ユーノは疑いと怯えの混ざった眼差しでデルマーノを見る。
リリアなど震えているではないか。

「俺ゃ、デルマーノ。ソイツの飼い主だ」

シュナイツ王宮の外であり、他の騎士の目がない為かデルマーノは乱暴に言った。
アリアはそれでは十分ではないと、補足する。

「私はアリア・アルマニエ。シュナイツ王国から来た近衛騎士です。そして彼が近衛魔導隊の隊長。シュナイツ王国より派遣され本日、入城しました」

「貴方達が……援軍ですか…」

騎士と聞き、安心したのだろう彼女達から怯えが消えていた。

「申し訳ありません。私達は……その…任務以外で戦闘は出来ないのです……特に他国では…だから……」

歯切れの悪いアリアの話しを切り、デルマーノは話す。

「はっ……俺達ゃ、シンシア皇妃とユーノ姫、リリア姫……つまりお前等のシュナイツへの亡命時の護衛として来たんだ」

「「……えっ?」」

ユーノとリリアは声を上げ、驚く。
すると、ユーノは怒りで肩を震わし、言った。

「わ、私達に……兵を、民を見捨てて逃げろとっ?」

「ふんっ……俺達が強制的に連れて行く事は出来ねぇ。決めるのはお前達だ。だが…敗軍の女達がどんな扱いを受けるか知らねぇ訳じゃないだろ?」

ユーノは口を開け、反論を試みるが言葉を出せない。
無言の姉に代わり、今度はリリアが尋ねた。

「お、お父様やヒルツお兄様は一緒じゃ…ないの?」

「残念ながらな。シュナイツ騎士がゼノビス皇や前妃の息子を助ける義理ゃねぇし」

リリアは泣きそうな顔で俯き、黙ってしまう。
言葉を紡がなくなってしまった朽ちゆく国の姫君達を気遣い、アリアはデルマーノを引き寄せ、耳元で話した。

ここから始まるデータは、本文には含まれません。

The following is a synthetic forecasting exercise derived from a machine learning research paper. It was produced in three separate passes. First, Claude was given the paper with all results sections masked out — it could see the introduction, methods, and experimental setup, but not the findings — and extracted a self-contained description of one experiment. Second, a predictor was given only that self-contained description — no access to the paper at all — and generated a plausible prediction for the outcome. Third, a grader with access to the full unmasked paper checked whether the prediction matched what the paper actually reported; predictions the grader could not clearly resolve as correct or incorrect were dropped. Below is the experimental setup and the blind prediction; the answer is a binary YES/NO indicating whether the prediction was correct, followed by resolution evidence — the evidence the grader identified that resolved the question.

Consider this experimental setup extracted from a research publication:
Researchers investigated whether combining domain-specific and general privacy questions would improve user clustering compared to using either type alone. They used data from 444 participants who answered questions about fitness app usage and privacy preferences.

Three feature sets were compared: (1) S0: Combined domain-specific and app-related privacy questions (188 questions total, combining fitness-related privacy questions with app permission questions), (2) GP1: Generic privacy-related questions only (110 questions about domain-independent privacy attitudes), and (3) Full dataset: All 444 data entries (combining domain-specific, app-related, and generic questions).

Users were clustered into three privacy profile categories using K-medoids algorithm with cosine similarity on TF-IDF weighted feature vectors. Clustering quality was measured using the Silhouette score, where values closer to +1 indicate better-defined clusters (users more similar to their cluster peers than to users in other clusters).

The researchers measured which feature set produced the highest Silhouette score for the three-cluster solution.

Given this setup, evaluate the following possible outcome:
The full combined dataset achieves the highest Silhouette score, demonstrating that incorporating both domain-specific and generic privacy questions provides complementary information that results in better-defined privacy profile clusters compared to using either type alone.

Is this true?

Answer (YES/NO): NO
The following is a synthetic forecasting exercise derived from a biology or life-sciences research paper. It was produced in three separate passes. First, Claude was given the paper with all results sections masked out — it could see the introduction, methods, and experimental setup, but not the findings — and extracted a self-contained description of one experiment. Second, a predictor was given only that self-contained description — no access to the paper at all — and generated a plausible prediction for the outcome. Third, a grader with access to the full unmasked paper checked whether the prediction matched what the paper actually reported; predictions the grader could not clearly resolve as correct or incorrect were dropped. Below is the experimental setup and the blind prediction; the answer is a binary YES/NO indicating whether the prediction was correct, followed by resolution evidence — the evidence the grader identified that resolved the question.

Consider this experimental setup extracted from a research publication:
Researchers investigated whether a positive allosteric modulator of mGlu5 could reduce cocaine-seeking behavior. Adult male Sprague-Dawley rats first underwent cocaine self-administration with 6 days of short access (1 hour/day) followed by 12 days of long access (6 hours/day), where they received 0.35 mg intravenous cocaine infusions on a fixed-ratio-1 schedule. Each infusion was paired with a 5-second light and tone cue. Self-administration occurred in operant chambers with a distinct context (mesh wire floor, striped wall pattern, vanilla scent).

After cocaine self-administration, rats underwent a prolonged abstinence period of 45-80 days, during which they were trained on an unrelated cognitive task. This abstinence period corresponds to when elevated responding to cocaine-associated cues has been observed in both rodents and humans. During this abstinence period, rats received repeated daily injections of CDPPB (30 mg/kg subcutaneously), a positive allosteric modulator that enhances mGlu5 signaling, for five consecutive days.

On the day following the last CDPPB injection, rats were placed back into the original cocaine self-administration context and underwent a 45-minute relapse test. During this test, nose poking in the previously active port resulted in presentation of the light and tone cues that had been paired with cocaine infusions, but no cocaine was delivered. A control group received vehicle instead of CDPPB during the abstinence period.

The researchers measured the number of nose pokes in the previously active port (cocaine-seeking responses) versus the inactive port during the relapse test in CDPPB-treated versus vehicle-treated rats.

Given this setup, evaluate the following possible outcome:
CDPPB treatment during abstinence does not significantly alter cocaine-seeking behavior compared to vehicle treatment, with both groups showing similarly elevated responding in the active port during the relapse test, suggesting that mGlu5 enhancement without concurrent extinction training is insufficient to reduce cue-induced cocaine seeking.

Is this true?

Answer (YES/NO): NO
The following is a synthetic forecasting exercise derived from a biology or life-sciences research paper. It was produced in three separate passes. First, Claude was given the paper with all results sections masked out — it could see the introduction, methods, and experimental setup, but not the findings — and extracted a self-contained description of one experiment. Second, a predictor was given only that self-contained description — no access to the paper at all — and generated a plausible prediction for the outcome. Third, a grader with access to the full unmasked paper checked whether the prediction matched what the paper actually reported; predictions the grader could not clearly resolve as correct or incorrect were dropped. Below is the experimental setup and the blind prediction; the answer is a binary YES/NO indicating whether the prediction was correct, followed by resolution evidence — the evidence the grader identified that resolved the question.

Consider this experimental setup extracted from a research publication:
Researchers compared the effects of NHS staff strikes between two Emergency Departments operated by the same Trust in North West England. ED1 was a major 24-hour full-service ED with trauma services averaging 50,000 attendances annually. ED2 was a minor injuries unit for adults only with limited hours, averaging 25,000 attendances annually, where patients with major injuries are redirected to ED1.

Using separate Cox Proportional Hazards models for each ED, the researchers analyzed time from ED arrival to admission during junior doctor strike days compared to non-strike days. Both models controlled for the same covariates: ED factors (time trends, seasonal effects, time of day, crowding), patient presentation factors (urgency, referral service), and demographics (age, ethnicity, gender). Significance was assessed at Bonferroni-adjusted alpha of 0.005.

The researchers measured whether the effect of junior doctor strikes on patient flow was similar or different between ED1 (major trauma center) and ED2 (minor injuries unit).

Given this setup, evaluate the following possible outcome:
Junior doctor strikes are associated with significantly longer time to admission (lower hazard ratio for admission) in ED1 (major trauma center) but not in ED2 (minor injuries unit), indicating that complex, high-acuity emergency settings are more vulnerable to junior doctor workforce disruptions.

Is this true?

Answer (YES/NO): NO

「ちょっと……デルマーノ、もう少し遠回しに言えないの?」

「はっ……こうゆうのは誤解をされねぇように正しく言わなきゃいけねぇ。じゃねぇと、変な期待を持たせるからな…」

「でも……可哀想じゃない…」

「ふんっ……本当に可哀想なのはこの国の国民だぜ。貴族や王族が何で税を課せれるか?そりゃ、命に代えてでも民を守るからだ。つー事は今回の事は言うなりゃ、ゼノビス皇やこの国の貴族共の怠慢だ」

「そんな、言い方は…」

エリーゼの時もそうだったが、この男は王族を相手にしても容赦がない。

「だってよ。この国ゃ、隣接してんにも関わらず、カルタラ同盟国家群に属そうとはしなかった。怠慢が嫌なら……義務の放棄だな……痛ぇっ!」

アリアはデルマーノの左手の甲を抓り、黙らせるとユーノとリリアに頭を下げる。

「連れの非礼、本当に申し訳ありません。深く、深く反省させますので……」

甲を抓ったまま、アリアはデルマーノを連れて、城内へ入った。
残された二人の少女と一匹の竜。
アルゴは大きく欠伸をした。




「もう、もう!貴方はもう少し気を使うことを覚えるべきよっ!」

城へ入るとアリアは怒った。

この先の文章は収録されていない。